5. What payment methods are accepted in Japan
Japanese currency is the Yen. Japan is still very much a cash based society. Following are the payment methods used in Japan.
- Cash
- Credit Cards : Most high end hotels, high end restaurants and department stores accept credit cards.
-IC Cards : IC cards such as Suica or Icoca are stored value cards which can be re charged and used for payment of trains, buses, convenient stores, vending machines and many chain restaurants.


6. How can I exchange currency
Best is to exchange currency in your home country before you travel. Major post offices, banks and hotels in the cities will exchange money.
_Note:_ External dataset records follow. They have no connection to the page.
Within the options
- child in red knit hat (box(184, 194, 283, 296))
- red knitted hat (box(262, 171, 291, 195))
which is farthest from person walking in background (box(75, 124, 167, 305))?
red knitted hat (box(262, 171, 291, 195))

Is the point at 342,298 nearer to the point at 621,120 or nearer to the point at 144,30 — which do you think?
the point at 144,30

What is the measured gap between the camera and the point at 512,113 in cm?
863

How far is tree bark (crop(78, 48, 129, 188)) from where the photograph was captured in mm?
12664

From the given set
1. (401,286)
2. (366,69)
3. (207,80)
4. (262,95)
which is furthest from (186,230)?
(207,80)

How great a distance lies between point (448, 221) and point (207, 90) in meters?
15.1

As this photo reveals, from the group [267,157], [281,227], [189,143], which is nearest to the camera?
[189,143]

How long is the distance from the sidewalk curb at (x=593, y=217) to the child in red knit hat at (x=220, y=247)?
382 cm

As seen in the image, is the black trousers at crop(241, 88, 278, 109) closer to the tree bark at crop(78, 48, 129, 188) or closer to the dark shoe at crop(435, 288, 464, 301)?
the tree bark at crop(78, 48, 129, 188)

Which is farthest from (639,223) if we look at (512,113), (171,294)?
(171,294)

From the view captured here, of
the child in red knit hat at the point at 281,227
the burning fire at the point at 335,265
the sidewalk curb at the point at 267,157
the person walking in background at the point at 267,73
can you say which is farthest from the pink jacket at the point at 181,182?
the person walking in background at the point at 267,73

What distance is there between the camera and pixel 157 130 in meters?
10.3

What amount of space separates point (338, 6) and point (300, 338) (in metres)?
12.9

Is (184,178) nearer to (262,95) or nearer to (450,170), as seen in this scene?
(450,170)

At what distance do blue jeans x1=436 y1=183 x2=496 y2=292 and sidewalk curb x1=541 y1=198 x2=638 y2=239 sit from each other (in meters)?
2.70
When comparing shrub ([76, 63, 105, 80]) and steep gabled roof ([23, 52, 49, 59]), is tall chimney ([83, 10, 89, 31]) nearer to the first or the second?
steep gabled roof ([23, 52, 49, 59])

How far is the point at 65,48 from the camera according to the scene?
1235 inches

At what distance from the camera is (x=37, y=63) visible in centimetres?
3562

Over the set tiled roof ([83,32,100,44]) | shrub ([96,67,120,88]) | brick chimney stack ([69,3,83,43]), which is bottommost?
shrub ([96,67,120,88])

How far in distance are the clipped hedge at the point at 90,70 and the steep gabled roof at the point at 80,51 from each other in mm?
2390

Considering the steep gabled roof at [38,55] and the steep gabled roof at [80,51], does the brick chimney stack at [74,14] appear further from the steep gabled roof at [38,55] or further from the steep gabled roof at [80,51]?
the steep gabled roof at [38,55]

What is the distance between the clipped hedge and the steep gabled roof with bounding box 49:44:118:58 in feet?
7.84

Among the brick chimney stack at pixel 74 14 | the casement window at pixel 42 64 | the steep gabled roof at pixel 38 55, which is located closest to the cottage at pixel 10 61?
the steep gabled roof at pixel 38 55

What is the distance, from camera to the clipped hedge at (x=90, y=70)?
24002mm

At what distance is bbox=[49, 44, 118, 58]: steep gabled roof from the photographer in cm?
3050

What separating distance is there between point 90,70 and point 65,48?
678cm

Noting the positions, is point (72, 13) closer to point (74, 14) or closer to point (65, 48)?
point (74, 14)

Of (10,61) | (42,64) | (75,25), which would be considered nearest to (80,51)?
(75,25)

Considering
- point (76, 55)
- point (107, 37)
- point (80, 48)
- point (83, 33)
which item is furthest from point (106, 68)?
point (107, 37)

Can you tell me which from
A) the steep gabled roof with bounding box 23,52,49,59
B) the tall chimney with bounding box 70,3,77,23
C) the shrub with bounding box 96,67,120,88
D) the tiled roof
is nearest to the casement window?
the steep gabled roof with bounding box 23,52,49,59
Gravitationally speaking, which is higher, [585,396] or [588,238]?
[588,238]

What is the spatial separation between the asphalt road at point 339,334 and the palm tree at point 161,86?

7. Is English widely used in Japan
Some people in big cities and some hotel staff do speak English and there are English signs at most major train stations. It is best you learn some simple phrases in Japanese before you travel. If you want to enjoy and learn more about the culture of Japan we recommend you to book some guided tours in Japan.

8. Safety in Japan
Crime levels are low in Japan. It is generally safe to walk about in Japan or use public transportation. However, you should still maintain the same level of vigilance as you would be at home and take sensible precautions. You can check up to date information of safety levels through the foreign travel advice website https://www.gov.uk/foreign-travel-advice/japan/safety-and-security


9. Do I need any vaccinations before I visit Japan
Please check with your health professional 4-6 weeks before you visit and tell them which areas you will be visiting. Please check foreign travel advice website for more information.
https://www.gov.uk/foreign-travel-advice/japan/health


10. What are the public transportation methods in Japan
- Railways: Trains, Subways, Shinkansen and night trains
- Internal flights
- Cars
- Ferries


11. Is Japan Rail Pass Value for money
Japan Rail Pass is a popular means to explore Japan. You can get 7,14 or 21 Day passes which can be used on consecutive days from the time you start using the pass. These passes are value for money, if you do few long distance bullet train journeys. You need to calculate and see if it is worth getting the pass depending on your travel itinerary. You can get your Japan Rail Pass from an authorised travel agent before you travel to Japan. More information on Japan Rail Passes can be found on following website.
http://japanrailpass.net/en/


12. What are some traditional Japanese food
- Sushi: Vinegar rice and fresh fish presented in different ways and shapes
- Sashimi: Any thinly sliced raw food including raw beef, chicken, fish and sea food
- Tempura: Battered fried fish, vegetables and sea food
- Yakitori: Bite –sized chicken grilled on skewers
- Miso soup: Soup made out of fish or kelp stock combined with bean paste. This is served with traditional meals
- Tsukemono Pickels: Traditional pickels made out of some vegetables and plums
- Udon: Noodle made out of wheat
- Soba: Noodle made out of buckwheat flour
- Sukiyaki: One pot dish made out of beef, vegetable and tofu with a sweet soy sauce broth
- Kaiseki: Seasonal themed dishes crafted with attention to detail


13. What facilities have you got for disabled travelers in Japan
35% of the train stations are accessible and work continues to improve accessibility. Most major hotels will have wheelchair accessible rooms and public areas. Smaller hotels and Japanese style inns may not have accessibility. You may need to check with your travel agent when booking. More information of facilities for disabled travellers can be found here https://accessible-japan.jp/


14. Electricity and Plugs in Japan
The voltage used throughout Japan is uniformly 100 volts, A.C. There are two kinds of frequencies in use;—50 Hertz in eastern Japan and 60 Hertz in western Japan (including Nagoya, Kyoto, and Osaka). A convertible type of electrical appliance such as a hair dryer, travel iron and shaver should work wherever you are in Japan. However, in other cases, a step-down transformer is required to convert the voltage.